* [Text excerpt]
"Superhero" is a song by Polish singer Viki Gabor. It represented Poland in the Junior Eurovision Song Contest 2019 on home soil, where it won the competition. The song was written by Małgorzata Uściłowska, Patryk Kumór, and Dominic Buczkowski-Wojtaszek, and was released on 30 September 2019.

Background
"Superhero" was written by Polish singer-songwriter Małgorzata Uściłowska and Polish songwriters Patryk Kumór and Dominic Buczkowski-Wojtaszek. Uściłowska and Kumór had previously cowritten Poland's last Junior Eurovision winning song "Anyone I Want to Be" by Roksana Węgiel. Lyrically, the song speaks about fighting against climate change and supporting environmentalism.

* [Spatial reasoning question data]
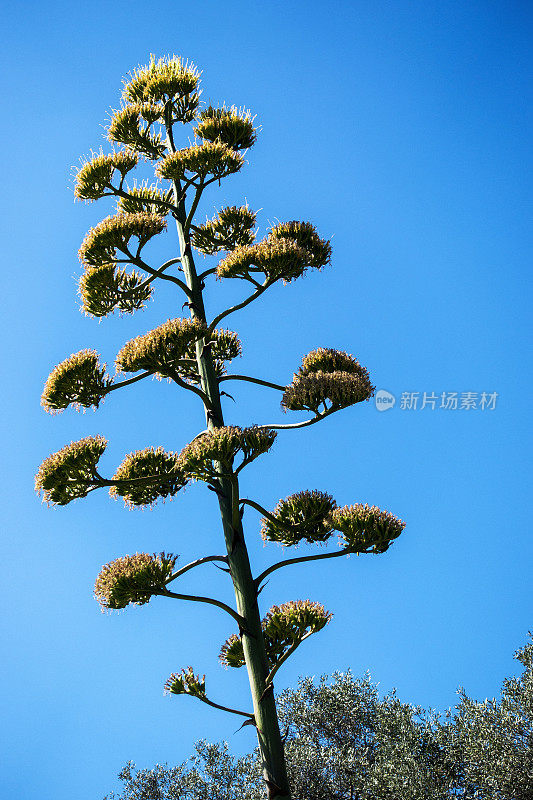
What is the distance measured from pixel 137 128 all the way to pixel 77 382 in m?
3.56

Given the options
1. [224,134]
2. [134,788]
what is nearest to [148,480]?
[224,134]

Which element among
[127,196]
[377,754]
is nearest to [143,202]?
[127,196]

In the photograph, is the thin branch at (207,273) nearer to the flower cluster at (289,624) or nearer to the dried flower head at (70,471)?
the dried flower head at (70,471)

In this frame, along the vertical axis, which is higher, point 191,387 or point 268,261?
point 268,261

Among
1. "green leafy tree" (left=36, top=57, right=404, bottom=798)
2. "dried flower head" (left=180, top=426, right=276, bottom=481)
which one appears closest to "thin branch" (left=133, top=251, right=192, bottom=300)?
"green leafy tree" (left=36, top=57, right=404, bottom=798)

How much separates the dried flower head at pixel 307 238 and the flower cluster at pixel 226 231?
0.86 meters

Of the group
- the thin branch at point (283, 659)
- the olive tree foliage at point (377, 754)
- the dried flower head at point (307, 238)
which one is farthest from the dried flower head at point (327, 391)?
the olive tree foliage at point (377, 754)

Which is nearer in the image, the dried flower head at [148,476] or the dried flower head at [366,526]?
the dried flower head at [366,526]

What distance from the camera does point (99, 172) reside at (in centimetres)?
814

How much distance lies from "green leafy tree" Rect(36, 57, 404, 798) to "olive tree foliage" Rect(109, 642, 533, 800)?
5.89 meters

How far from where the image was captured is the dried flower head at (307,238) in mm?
8305

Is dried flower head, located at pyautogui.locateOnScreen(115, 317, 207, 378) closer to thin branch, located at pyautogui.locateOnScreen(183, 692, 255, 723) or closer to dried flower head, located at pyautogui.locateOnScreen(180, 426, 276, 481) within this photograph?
dried flower head, located at pyautogui.locateOnScreen(180, 426, 276, 481)

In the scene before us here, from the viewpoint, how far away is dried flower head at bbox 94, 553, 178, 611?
22.1 feet

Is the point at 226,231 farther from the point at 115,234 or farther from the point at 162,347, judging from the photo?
the point at 162,347
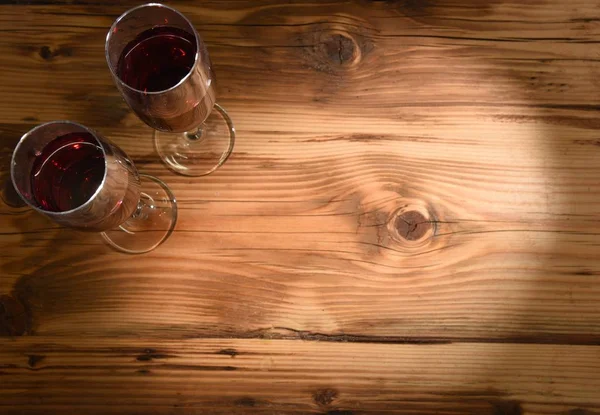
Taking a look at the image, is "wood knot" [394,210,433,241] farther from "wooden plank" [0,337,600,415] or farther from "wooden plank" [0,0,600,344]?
"wooden plank" [0,337,600,415]

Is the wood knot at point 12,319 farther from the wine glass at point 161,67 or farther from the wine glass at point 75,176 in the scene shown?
the wine glass at point 161,67

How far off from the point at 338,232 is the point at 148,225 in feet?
1.03

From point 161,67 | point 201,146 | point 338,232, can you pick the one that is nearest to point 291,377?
point 338,232

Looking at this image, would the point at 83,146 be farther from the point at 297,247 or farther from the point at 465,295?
the point at 465,295

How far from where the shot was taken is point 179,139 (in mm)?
995

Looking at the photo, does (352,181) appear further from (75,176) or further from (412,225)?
(75,176)

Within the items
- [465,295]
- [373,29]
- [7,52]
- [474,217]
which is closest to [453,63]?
[373,29]

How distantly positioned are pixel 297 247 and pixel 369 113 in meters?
0.26

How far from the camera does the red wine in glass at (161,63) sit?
2.70ft

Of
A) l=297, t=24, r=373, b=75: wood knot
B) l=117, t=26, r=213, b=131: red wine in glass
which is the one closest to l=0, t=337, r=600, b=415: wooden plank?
l=117, t=26, r=213, b=131: red wine in glass

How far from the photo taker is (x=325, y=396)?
0.93 metres

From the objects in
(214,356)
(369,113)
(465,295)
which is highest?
(369,113)

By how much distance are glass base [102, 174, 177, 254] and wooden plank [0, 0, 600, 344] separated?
2cm

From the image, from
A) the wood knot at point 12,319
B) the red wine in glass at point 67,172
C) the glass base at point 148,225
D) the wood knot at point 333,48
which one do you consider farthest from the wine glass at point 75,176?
the wood knot at point 333,48
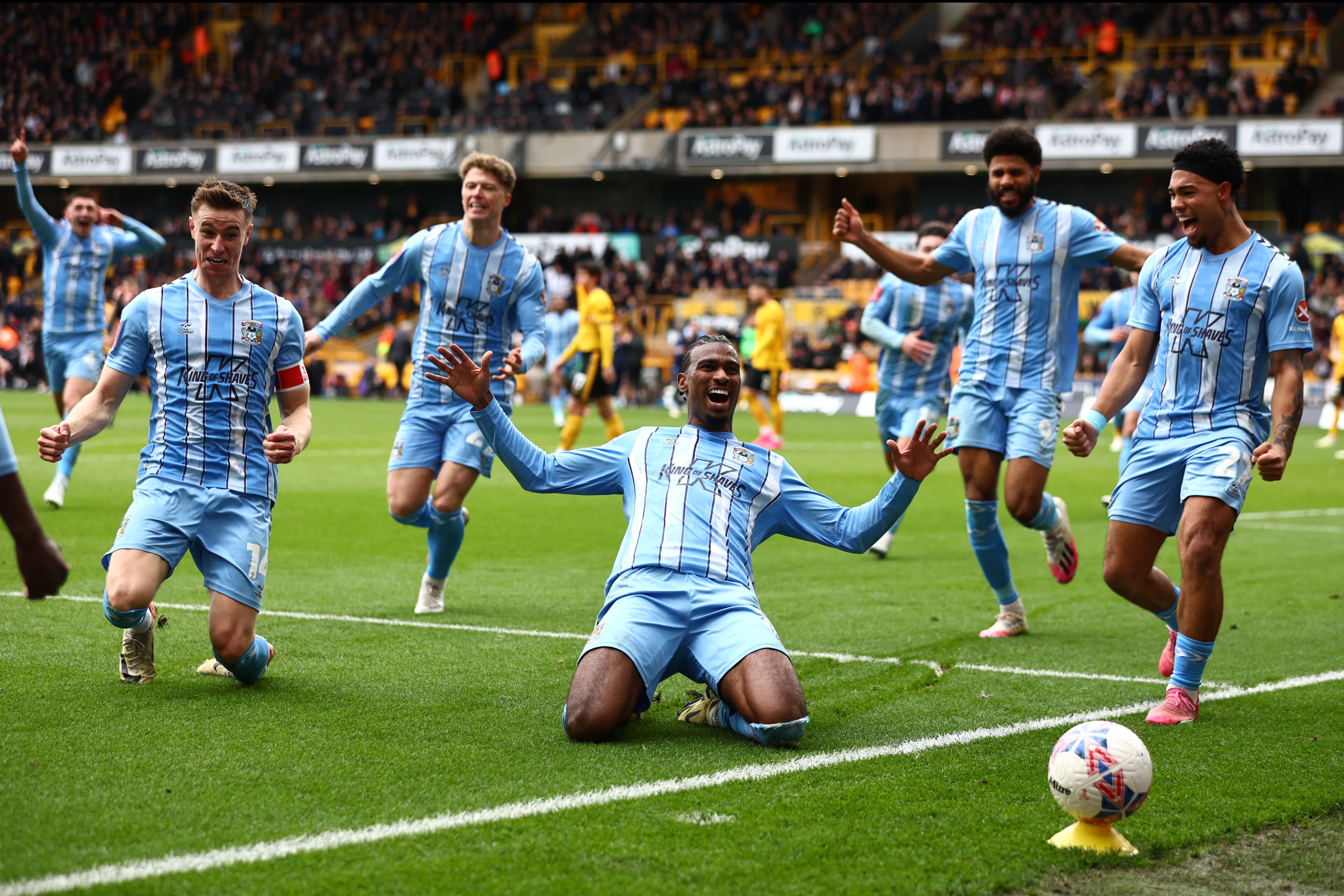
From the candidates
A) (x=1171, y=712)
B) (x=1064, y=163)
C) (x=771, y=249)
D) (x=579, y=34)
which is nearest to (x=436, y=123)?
(x=579, y=34)

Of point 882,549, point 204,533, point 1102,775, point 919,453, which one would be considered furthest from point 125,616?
point 882,549

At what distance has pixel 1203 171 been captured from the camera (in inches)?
205

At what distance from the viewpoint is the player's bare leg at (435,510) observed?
23.7ft

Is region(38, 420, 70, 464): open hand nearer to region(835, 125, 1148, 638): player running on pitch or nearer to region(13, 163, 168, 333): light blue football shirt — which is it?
region(835, 125, 1148, 638): player running on pitch

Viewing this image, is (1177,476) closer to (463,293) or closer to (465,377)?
(465,377)

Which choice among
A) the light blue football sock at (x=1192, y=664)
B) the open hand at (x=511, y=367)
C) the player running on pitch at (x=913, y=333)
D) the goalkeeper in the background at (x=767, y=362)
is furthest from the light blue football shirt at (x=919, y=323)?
the goalkeeper in the background at (x=767, y=362)

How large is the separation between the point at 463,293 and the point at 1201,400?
3.85 m

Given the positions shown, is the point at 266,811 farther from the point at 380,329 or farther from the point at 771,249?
the point at 380,329

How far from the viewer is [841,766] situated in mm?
4363

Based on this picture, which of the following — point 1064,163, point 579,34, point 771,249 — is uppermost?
point 579,34

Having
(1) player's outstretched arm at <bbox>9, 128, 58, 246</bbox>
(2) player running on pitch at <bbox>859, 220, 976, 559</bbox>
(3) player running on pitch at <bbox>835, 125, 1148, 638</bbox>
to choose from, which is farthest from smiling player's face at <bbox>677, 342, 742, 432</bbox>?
(1) player's outstretched arm at <bbox>9, 128, 58, 246</bbox>

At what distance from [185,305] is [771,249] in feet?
106

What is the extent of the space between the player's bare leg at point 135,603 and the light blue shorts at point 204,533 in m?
0.04

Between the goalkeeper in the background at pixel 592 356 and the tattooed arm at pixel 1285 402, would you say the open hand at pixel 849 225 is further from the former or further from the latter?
the goalkeeper in the background at pixel 592 356
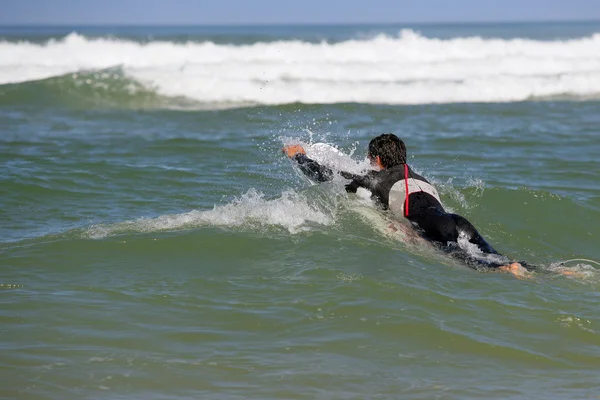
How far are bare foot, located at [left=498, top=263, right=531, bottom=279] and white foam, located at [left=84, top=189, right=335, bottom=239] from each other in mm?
1912

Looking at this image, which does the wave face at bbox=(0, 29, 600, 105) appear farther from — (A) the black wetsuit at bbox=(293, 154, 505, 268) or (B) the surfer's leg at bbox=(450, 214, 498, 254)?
(B) the surfer's leg at bbox=(450, 214, 498, 254)

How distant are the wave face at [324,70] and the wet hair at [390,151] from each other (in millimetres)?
13304

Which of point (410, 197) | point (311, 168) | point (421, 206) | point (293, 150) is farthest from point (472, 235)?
point (293, 150)

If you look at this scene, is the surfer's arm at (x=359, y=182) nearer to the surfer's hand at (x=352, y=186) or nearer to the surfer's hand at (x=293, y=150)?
the surfer's hand at (x=352, y=186)

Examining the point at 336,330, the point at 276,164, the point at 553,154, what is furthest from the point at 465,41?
the point at 336,330

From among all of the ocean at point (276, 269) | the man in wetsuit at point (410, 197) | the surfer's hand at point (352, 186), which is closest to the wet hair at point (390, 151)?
the man in wetsuit at point (410, 197)

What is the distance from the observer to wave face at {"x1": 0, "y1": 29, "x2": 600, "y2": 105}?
22078 mm

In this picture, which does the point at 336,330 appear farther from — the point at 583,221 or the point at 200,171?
the point at 200,171

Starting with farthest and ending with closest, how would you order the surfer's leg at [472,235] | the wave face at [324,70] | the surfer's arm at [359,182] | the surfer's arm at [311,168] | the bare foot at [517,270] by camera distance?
the wave face at [324,70]
the surfer's arm at [311,168]
the surfer's arm at [359,182]
the surfer's leg at [472,235]
the bare foot at [517,270]

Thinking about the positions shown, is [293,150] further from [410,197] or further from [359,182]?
[410,197]

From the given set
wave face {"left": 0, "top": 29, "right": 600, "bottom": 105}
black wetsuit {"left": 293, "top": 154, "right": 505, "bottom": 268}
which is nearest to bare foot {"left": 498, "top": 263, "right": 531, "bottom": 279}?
black wetsuit {"left": 293, "top": 154, "right": 505, "bottom": 268}

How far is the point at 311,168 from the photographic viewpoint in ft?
27.7

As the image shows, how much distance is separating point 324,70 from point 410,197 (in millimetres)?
19362

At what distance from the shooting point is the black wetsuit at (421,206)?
724 cm
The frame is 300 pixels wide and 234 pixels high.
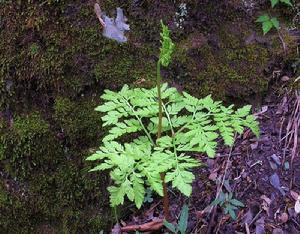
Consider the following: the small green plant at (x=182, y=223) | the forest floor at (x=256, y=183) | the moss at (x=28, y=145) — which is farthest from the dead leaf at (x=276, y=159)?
the moss at (x=28, y=145)

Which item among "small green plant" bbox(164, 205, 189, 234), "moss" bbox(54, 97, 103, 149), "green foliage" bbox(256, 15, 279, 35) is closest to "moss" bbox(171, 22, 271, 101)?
"green foliage" bbox(256, 15, 279, 35)

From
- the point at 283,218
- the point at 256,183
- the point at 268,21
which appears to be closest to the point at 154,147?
the point at 256,183

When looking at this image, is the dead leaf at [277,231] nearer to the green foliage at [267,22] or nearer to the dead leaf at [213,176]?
the dead leaf at [213,176]

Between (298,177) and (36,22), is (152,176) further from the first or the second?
(36,22)

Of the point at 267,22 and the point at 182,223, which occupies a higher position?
the point at 267,22

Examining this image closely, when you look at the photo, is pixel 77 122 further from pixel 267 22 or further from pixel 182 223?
pixel 267 22

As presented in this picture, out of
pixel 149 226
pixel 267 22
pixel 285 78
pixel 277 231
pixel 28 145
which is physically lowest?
pixel 277 231

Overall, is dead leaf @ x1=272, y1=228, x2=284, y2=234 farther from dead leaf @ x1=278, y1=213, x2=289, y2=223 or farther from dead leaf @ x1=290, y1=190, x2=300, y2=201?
dead leaf @ x1=290, y1=190, x2=300, y2=201
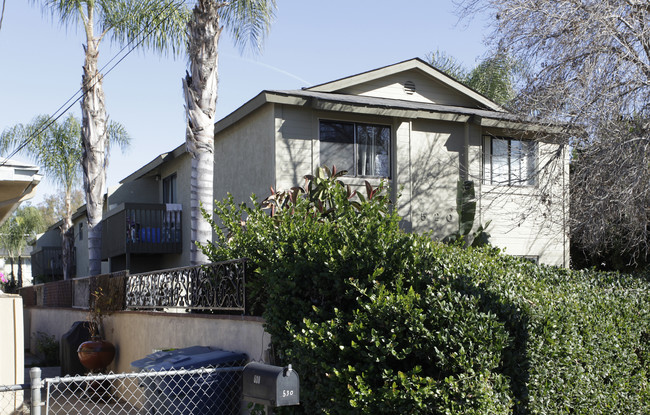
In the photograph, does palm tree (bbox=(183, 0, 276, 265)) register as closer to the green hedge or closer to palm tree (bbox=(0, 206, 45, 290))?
the green hedge

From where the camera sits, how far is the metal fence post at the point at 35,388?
4617mm

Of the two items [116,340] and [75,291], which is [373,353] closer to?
[116,340]

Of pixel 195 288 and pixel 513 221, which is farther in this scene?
pixel 513 221

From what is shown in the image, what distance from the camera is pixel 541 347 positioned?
586 centimetres

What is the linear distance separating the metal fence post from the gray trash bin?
1.84 metres

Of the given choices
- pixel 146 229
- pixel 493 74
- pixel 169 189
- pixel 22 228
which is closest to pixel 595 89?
pixel 493 74

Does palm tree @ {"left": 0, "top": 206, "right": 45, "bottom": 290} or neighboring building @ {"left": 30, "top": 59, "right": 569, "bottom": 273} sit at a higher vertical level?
neighboring building @ {"left": 30, "top": 59, "right": 569, "bottom": 273}

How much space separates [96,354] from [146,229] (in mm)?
8450

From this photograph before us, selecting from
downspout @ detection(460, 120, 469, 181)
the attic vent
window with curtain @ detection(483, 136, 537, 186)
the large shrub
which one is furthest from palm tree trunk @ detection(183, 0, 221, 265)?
window with curtain @ detection(483, 136, 537, 186)

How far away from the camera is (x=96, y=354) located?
11.1 m

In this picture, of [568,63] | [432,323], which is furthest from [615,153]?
[432,323]

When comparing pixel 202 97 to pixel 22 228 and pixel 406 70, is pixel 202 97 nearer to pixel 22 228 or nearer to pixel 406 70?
pixel 406 70

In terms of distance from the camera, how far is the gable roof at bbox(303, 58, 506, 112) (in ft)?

* [Task prompt]
Using the text on the song "Superhero," decide whether each statement agrees with it: (a) the song won the Junior Eurovision Song Contest 2019; (b) Uściłowska and Kumór had cowritten an earlier Polish Junior Eurovision winner; (c) the lyrics are about love. Answer yes or no for each and quote the words of the text that settle it.

* [Finished answer]
(a) Yes: "where it won the competition."
(b) Yes: "Uściłowska and Kumór had previously cowritten Poland's last Junior Eurovision winning song "Anyone I Want to Be" by Roksana Węgiel."
(c) No: "Lyrically, the song speaks about fighting against climate change and supporting environmentalism."